CDHPs typically pair high-deductible health plans with tax advantage products like Health Spending Accounts (HSAs), Health Reimbursement Arrangements (HRAs) and Flexible Spending Accounts (FSAs). This combination enables employees to use tax-free dollars to pay for common or routine medical expenses, while relying on the insurance plan to cover major medical expenses. Because of the tax savings, HSAs, HRAs and FSAs also make the switch to a CDHP more palatable for plan participants.

Compliance complacency can hurt schools legally and financially and damage a hard-earned reputation.

Even so, CDHPs trigger the need for additional employee education, communications and personal support both pre- and post-enrollment. Employee education and communications and employee advocacy are especially important when transitioning into a CDHP, which requires a higher level of participant buy-in and engagement.

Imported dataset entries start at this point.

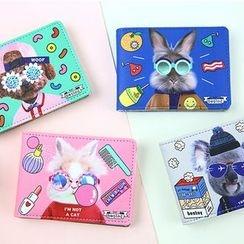 Cute Essentials - Print Card Holder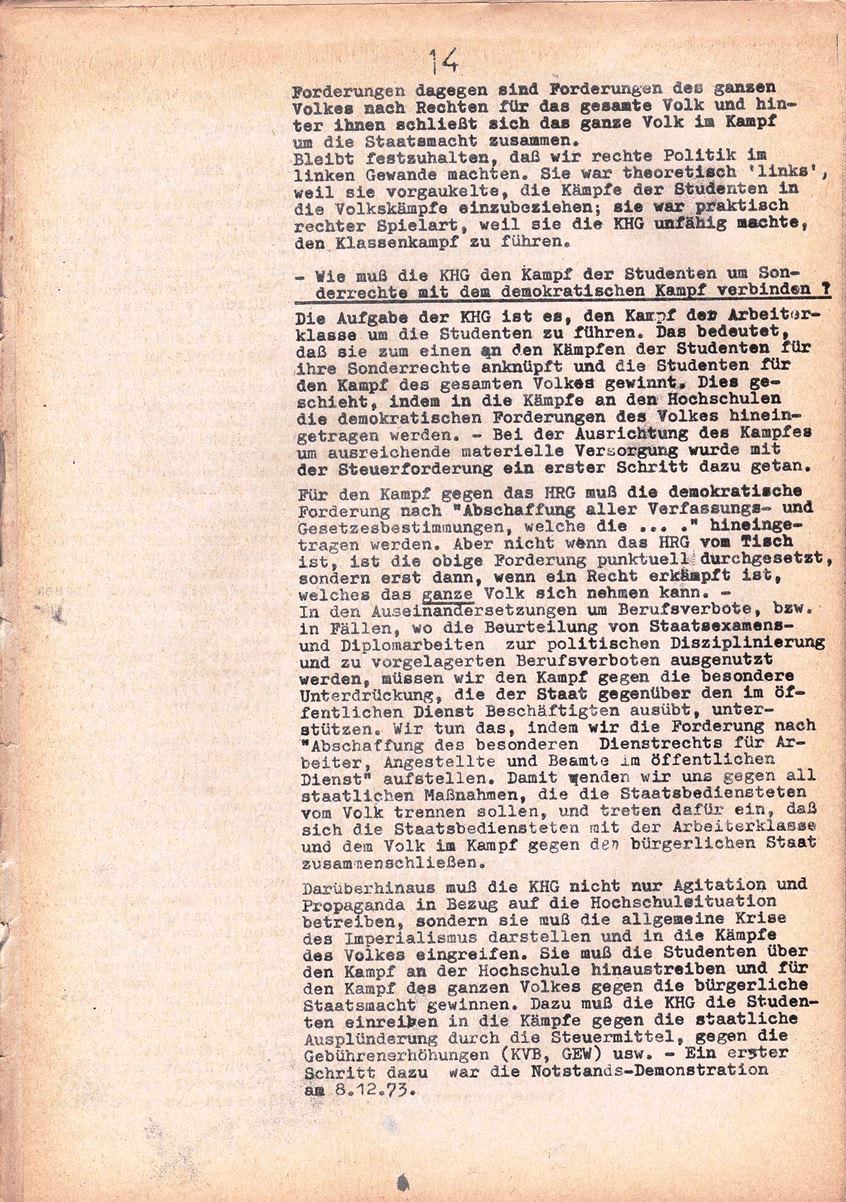 Koeln_KHG_Rechenschaftsbericht016
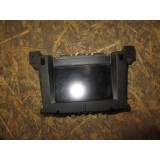Info display Opel Astra H 13208089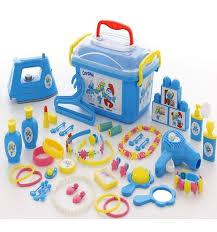 Игровой набор 56931 Смурфетта для девочек в чемодане ...
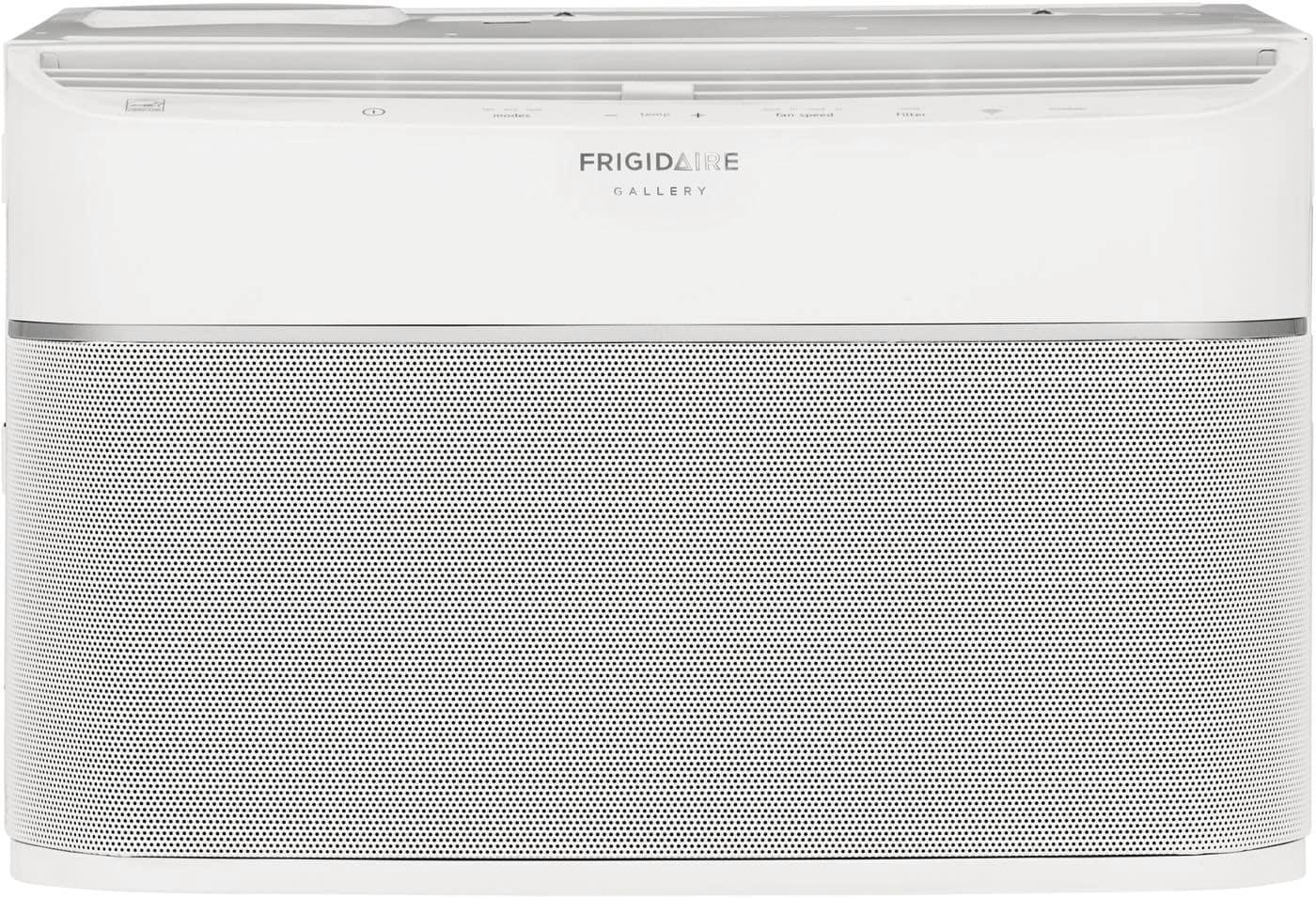 Frigidaire 6,000 BTU Cool Connect Smart Room Air Conditioner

  1. If you are looking to keep the same base plan but are looking for ways to control cost, consider reviewing your contribution breakdown. Examine your current situation to understand how you and your participants are contributing, and look into alternative strategies. Improving the balance between contributors, in combination with other strategies, puts control back in your employees’ hands, allowing them to get the level of health benefits they desire.

The Bottom Line
We understand that the ability to recruit and retain teaching talent is a huge component of the success of private and charter schools, in part because these institutions typically pay wages below that of unionized public education teachers. This is why benefits are an important advantage. To protect their bottom lines, schools must balance their benefit offerings with the continuing pressures of escalating costs, including high claims and rising renewal rates set by carriers. And even though employers hope that the ACA will soon pass its freshness date, compliance with the law is in a school’s near- and long-term interest.

Achieving and maintaining ACA compliance while addressing ongoing cost and recruitment pressures means you’re doing your due diligence to protect your school and your status as a top district. In today’s reality, the traditional three R’s of education (reading, writing and arithmetic) have expanded to include three more: recruitment, regulatory compliance and reduction of costs.

1 Employee Benefit News, “Senate Sweep Won’t Make ACA Changes Easy, Experts Predict” (Quote by John Turner, CEO and President of Corporate Synergies)

©2016 Corporate Synergies Group, LLC. No part of this material may be republished or distributed without prior written consent.